MFA / assurance source. Decide and implement the assurance model: MFA enforced by privacyIDEA (via the Keycloak provider JAR + a "privacyIDEA Browser" flow, carried over from NK-WP-0001) versus trusting upstream IdP MFA (e.g. Entra Conditional Access) and reflecting it as assurance evidence in the token. Require step-up for admin console and platform-root-sensitive clients. Ensure assurance evidence is carried in the IAM Profile token so flex-auth can gate privileged actions on it.

id: NK-WP-0011-T6
state_hub_task_id: 53801dc2-7bdb-4fa3-9fa0-c1450ef1003b
status: todo
priority: high

IAM Profile conformance & downstream coexistence. Run IAM Profile conformance checks against the Keycloak issuer (discovery document, PKCE, token/claim shape, JWKS, userinfo). Verify an application configured for the IAM Profile can authenticate against either the KeyCape or the Keycloak issuer per the T1 selection rule. Use the canonical canon/standards/iam-profile_v0.2.md contract and the executable suite in tools/iam-profile-conformance/. Document per-tenant issuer selection.

id: NK-WP-0011-T7
state_hub_task_id: 981f79bd-63ee-4da0-8d7d-9af8e468715e
status: todo
priority: high

Recursive tenancy & authorization boundary. Implement realm-per-tenant with platform-root guardrails: tenant admins manage only their realm and must not be able to alter IAM Profile semantics, the platform realm, federation trust, OpenBao platform mounts, or audit retention (per the flex-auth/Topaz implications in the architecture doc). Confirm flex-auth + Topaz remains the PDP; if a Keycloak Authorization Services adapter is used at all, document it as a delegated, non-canonical adapter.

id: NK-WP-0011-T8
state_hub_task_id: 13634760-7817-40c0-b7db-5e0f4196dbf0
status: todo
priority: medium

Backups, DR, break-glass, monitoring, audit. Realm exports to git; DB backup + restore drill (T2); break-glass admin path disabled-by-default with alerting on use; Prometheus/Grafana for auth success/failure, MFA latency, federation errors.

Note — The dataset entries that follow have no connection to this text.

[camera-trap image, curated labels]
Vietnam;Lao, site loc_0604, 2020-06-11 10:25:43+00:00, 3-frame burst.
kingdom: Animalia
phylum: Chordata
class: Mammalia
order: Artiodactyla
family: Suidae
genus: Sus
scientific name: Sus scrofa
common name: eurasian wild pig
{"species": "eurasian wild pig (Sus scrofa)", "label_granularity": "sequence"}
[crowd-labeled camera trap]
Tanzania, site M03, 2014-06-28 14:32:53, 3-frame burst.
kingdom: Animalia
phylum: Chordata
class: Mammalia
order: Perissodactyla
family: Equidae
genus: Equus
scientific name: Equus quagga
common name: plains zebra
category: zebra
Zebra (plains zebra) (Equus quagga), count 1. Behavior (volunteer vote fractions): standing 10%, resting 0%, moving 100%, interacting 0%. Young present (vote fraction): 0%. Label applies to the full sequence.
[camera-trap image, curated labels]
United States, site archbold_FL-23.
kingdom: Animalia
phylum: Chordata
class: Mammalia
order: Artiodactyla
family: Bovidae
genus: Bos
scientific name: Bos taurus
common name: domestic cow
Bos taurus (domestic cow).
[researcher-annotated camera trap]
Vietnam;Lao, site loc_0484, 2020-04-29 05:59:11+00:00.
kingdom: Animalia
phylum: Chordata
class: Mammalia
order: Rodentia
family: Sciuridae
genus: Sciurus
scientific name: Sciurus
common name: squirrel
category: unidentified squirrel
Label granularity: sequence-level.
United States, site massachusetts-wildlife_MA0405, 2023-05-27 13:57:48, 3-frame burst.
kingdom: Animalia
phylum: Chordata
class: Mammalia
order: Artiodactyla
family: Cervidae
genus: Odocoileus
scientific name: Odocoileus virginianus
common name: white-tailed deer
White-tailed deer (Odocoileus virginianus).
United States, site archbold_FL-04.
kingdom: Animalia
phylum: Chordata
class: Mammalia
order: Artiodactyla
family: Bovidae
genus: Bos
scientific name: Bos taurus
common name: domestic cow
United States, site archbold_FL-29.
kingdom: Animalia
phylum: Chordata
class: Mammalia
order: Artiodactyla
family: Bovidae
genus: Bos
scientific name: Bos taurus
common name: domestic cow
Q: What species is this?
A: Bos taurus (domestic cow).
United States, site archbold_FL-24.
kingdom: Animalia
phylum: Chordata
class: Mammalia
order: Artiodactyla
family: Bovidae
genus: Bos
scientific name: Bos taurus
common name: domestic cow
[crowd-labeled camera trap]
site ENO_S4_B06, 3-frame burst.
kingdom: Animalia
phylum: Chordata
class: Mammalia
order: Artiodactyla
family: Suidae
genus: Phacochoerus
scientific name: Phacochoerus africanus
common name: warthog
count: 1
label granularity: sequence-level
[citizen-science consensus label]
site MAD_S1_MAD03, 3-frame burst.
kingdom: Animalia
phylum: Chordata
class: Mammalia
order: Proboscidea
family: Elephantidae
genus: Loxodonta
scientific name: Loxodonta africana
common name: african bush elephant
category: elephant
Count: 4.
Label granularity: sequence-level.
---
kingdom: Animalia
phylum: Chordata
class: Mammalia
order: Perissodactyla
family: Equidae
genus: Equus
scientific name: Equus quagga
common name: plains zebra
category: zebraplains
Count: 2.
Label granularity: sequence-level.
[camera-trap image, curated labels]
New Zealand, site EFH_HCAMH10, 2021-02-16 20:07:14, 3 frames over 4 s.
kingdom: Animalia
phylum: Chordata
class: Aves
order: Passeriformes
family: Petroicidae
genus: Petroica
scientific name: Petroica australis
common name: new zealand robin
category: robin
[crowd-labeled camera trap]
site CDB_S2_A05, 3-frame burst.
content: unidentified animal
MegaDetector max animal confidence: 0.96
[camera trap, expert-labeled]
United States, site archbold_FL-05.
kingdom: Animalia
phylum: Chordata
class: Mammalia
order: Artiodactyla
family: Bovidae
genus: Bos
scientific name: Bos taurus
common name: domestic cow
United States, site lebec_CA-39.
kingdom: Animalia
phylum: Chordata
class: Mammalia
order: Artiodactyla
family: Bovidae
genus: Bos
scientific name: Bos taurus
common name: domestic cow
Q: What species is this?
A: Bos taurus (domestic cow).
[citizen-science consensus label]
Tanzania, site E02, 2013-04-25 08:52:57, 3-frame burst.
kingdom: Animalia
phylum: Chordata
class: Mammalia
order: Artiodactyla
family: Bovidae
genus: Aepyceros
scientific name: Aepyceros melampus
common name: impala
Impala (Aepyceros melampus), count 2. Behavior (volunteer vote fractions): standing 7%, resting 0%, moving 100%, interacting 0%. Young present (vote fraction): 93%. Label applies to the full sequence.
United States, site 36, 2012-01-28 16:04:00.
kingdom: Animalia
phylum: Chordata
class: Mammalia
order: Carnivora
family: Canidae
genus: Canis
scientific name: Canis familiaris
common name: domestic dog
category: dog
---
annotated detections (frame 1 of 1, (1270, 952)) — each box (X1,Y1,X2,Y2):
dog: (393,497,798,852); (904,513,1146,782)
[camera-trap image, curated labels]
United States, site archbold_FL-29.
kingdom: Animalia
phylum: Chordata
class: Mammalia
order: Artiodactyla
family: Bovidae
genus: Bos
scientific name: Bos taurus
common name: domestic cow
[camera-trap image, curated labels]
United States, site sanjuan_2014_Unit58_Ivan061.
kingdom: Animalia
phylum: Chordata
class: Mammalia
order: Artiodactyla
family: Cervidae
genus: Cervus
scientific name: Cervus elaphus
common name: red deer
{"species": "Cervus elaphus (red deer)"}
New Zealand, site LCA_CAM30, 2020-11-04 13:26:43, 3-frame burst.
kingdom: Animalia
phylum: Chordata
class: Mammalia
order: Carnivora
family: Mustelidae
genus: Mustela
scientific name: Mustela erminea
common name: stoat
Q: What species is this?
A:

Ship Keycloak events to the durable platform audit sink alongside flex-auth/Topaz/OpenBao records, with correlation ids — satisfying the "Audit sink" and "Break-glass" rows of the production-readiness checklist.

Acceptance Criteria

  • An ADR records the expanded-mode trigger, federation topology, realm-per-tenant model, and KeyCape/Keycloak issuer coexistence.
  • A federated user from at least one enterprise IdP (Entra ID) can log in and receive an IAM Profile-conformant token with tenant + assurance claims.
  • Keycloak secrets originate from OpenBao; none are bootstrapped from KeePassXC or committed to git.
  • flex-auth + Topaz remains the authorization decision point; Keycloak is not the canonical policy engine.
  • Tenant admins cannot cross the platform-root boundary.
  • Keycloak audit events land in the durable platform audit sink with correlation ids, and a DR/break-glass drill has passed.

Open Questions / Dependencies on Other Repos

  • key-cape: does coexistence require KeyCape changes, or can both issuers serve the same IAM Profile unchanged? (EP-NK-001 federation extension point.)
  • flex-auth: confirmed claim/decision-envelope contract for tenant + assurance evidence sourced from a federated token.
  • railiance-platform: OpenBao must expose a Keycloak auth role / ESO path before T3; unseal/break-glass story must be ready.
  • IAM Profile spec: resolved by NK-WP-0012. T6 consumes canon/standards/iam-profile_v0.2.md and tools/iam-profile-conformance/.